____ TEXT PROVIDED
= Hugh Ward (bacteriologist) =

Australian bacteriologist

Hugh Kingsley Ward MC (17 September 1887 – 22 November 1972) was an Australian bacteriologist. He was Bosch Professor of Bacteriology at the University of Sydney from 1935 to 1952. He was an Australian national champion rower who competed for Australasia at the 1912 Summer Olympics.

==Personal==
Ward was born at Petersham, New South Wales on 17 September 1887. His father Frederick was editor of the Sydney Mail and then The Daily Telegraph. Ward was the youngest of eight children. In May 1927, he married librarian Constance Isabella Docker, daughter of NSW District Court judge Ernest Brougham Docker. Ward and his wife had a son and daughter. He died in Sydney Hospital on 22 November 1972.

==Education==
Ward attended Sydney Grammar School. In 1910, he graduated from the University of Sydney with Bachelor of Medicine. In 1911, he awarded a Rhodes Scholarship at New College, Oxford. In 1913, he graduated with diplomas in anthropology and public health.

==Rowing==
In 1909 Ward rowed in the Sydney University eight, which won the men's eight event at the Australian University Championships. In 1910, he stroked the New South Wales crew which won the men's eight at the annual Australian Interstate Regatta.

After he went up to Oxford, Ward rowed for New College against the Sydney Rowing Club at the 1912 Henley Royal Regatta. The Sydney eight won the Grand Challenge Cup. Ward replaced Keith Heritage in the Sydney eight, which went on to compete as an Australasian representative eight in the 1912 Summer Olympics Men's eight race and which was knocked out in their second match race - a quarter-final. He rowed for Oxford University in 1913 and 1914.

In 1967, the University of Sydney opened the HK Ward Gymnasium.
________
____ DATA LISTING
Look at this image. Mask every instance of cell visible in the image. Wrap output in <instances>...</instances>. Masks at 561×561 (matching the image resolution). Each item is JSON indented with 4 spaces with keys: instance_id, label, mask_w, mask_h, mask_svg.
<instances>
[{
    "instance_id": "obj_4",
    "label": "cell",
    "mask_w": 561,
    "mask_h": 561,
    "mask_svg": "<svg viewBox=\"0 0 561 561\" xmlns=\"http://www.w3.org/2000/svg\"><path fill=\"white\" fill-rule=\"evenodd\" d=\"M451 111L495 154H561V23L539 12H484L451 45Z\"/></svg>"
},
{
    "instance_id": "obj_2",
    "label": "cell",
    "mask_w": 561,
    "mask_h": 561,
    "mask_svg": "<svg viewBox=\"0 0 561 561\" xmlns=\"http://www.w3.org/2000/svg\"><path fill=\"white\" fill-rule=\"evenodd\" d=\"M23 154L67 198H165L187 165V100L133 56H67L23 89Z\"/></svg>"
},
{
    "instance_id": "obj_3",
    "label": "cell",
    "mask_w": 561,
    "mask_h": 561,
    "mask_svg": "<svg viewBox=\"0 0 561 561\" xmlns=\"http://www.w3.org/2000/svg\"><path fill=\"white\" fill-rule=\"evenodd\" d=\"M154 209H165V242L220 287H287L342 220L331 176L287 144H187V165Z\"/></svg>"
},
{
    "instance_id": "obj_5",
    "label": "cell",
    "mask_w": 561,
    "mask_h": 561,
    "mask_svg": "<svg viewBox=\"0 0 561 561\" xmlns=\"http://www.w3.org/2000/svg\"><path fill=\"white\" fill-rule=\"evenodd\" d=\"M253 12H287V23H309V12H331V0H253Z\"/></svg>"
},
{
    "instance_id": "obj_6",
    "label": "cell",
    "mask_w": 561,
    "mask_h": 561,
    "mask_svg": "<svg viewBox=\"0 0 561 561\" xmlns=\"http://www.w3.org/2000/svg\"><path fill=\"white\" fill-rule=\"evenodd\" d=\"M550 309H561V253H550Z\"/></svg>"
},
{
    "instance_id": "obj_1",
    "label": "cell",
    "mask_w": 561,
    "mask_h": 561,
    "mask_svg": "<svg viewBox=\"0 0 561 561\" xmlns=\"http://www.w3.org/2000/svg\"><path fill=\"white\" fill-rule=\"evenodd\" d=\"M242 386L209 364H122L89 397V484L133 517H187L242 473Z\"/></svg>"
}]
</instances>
________
### THE TASK
Could you go on with the Hugh Ward biography, picking up after its final sentence about the HK Ward Gymnasium?

### REPLY
==Military==
Ward was appointed lieutenant, Royal Army Medical Corps Special Reserve, on 5 August 1914. Ward arrived in France from England a week later. He was promoted to Captain in April 1915. In 1916, he was wounded in France and that year was awarded the Military Cross for attending to wounded men in the battlefield. In June 1917, Ward was taken as a prisoner at Nieuwpoort, Belgium. He received two bars in addition to his Military Cross.

==Medical career==
In 1911, Ward was a Resident Medical Officer at Sydney Hospital. From 1923 to 1924, he was a Rockefeller Fellow at Harvard University. From 1926 to 1934, he was Assistant Professor of Bacteriology at Harvard University. During his time at Harvard University, Ward shared an apartment with John F. Enders, who was initially studying ancient Celtic philology. Ward's work in microbiology under Hans Zinsser fascinated Enders, ultimately inspiring him to shift his focus to microbiology—a decision that later led to his Nobel Prize-winning work on polio virus cultivation. In 1935, he returned to Sydney. He was Bosch Professor of Bacteriology at the University of Sydney until 1952. He is said to have inspired leading medical scientists Donald Metcalf, Gustav Nossal and Jacques Miller. From 1952 to 1969, he was a medical officer with the Red Cross Blood Transfusion Service.